Objective 1 — Repeat, word for word, the rows that begin with the line containing "In the scene, does" and run through the last row, including both ends.

Selection —
---+---

It honestly baffles me how someone could play twenty hours, not even get to the second quest in the main story, and then get bored and quit.
Because running around randomly and doing random shit is much more enjoyable than enduring Bethplot?

In morrowing i accidentially sold the letter that introduces the main plot and i didn't feel like i had missed anything when i stopped playing.
In Oblivin I finished the main quest, thought it sucked and then modded the game into... Oblivion and had fun running around doing random stuff.
In fallout 3 I started the game, Disliked everything and quit.
In Skyrim I only did whatever main quest i needed to unlock features.

Yeah, i put something like 100 hours into Oblivion before I picked up the main quest. I played it up until gates started appearing then went and did my own thing. Same with FO3. For NV, I actually played the story first because it was actually interesting to me, and then I went exploring and did all the DLC. I never finished Skyrim either. I got all the fun I could have out of exploring, played halfway through the story and stopped because it got boring. Beth can't write for shit, and it can't keep me captivated. The best part about those games is exploring, and once I'm done that, there's not much left to keep my interest until DLC with new areas comes out, or mods with new areas.

---+---

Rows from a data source
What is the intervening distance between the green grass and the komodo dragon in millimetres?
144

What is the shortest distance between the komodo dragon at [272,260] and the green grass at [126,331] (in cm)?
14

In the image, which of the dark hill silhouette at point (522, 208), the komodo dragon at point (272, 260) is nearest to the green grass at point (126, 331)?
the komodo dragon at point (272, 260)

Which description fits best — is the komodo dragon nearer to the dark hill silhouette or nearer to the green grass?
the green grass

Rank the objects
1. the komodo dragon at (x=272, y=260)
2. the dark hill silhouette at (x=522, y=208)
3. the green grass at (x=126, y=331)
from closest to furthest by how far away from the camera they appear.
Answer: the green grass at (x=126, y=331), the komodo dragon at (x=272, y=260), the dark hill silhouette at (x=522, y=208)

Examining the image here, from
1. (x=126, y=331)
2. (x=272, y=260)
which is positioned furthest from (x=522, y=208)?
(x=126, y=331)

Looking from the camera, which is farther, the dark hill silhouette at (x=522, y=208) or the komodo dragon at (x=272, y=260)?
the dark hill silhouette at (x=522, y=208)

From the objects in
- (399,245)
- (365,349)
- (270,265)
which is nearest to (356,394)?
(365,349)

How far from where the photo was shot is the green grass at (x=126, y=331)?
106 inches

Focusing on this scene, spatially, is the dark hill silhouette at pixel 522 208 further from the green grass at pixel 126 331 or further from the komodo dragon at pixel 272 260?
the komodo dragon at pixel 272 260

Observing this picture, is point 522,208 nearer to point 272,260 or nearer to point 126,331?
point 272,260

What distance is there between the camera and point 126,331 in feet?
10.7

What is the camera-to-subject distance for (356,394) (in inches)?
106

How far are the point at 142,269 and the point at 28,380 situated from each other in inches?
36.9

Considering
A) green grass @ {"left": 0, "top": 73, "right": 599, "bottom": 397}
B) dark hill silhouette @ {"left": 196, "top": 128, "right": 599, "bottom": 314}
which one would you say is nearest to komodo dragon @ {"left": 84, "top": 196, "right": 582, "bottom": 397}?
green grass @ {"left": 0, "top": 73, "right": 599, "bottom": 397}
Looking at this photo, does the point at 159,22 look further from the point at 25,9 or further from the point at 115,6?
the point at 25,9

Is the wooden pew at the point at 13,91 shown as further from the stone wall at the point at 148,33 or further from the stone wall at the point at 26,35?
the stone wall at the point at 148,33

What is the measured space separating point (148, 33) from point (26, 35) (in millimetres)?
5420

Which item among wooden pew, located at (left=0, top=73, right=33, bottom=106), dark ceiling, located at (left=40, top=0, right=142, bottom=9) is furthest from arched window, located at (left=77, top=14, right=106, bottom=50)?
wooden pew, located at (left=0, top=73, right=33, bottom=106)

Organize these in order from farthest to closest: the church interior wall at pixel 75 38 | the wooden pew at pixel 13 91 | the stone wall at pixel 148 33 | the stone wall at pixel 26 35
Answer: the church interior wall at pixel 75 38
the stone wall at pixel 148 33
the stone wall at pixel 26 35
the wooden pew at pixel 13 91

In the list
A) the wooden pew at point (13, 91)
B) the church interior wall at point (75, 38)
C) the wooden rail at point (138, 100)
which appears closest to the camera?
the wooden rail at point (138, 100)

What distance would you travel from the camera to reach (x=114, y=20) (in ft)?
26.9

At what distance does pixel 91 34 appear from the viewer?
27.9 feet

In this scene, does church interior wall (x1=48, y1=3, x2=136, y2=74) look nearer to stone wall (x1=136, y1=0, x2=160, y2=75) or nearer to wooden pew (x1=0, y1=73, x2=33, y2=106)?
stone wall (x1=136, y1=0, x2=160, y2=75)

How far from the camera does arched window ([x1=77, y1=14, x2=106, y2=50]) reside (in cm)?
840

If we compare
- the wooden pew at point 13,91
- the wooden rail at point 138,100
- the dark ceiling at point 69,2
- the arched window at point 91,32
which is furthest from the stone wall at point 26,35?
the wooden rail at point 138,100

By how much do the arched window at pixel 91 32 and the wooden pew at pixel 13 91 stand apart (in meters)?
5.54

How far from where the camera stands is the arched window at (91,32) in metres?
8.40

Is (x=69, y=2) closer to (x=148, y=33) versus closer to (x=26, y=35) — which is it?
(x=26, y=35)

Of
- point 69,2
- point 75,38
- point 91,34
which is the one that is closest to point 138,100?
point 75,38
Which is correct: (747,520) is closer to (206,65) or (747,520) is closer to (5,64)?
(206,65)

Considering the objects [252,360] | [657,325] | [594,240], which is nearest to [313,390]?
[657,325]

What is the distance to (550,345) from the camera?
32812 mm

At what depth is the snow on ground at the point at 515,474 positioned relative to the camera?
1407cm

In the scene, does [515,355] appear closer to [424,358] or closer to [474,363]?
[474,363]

---+---

Objective 2 — Continue the discussion about skipping the main quests in Bethesda games from where it stops.

Expected output 1 —
In the scene, does [515,355] appear closer to [424,358] or closer to [474,363]?
[474,363]

Expected output 2 —
It's why I think Morrowind still has the superior introduction despite all the games since it. You get your Bethesda style intro and then the game just drops you in a foreign land with few to no preconceptions to motivate you. It's all discovery. No tugging at the heart strings plot. No grand plots of world-shattering importance that you inexplicably are always in at the ground floor of. I can barely recall most of the Morrowind plots at this point because they're all pretty distinct in their own way.

Exactly. Morrowind was the last Beth game that I really enjoyed the set up of. I only finished FO3 because my friend told me Broken Steel was fun, which it kinda was.
« Last Edit: February 15, 2016, 05:39:30 pm by Glloyd »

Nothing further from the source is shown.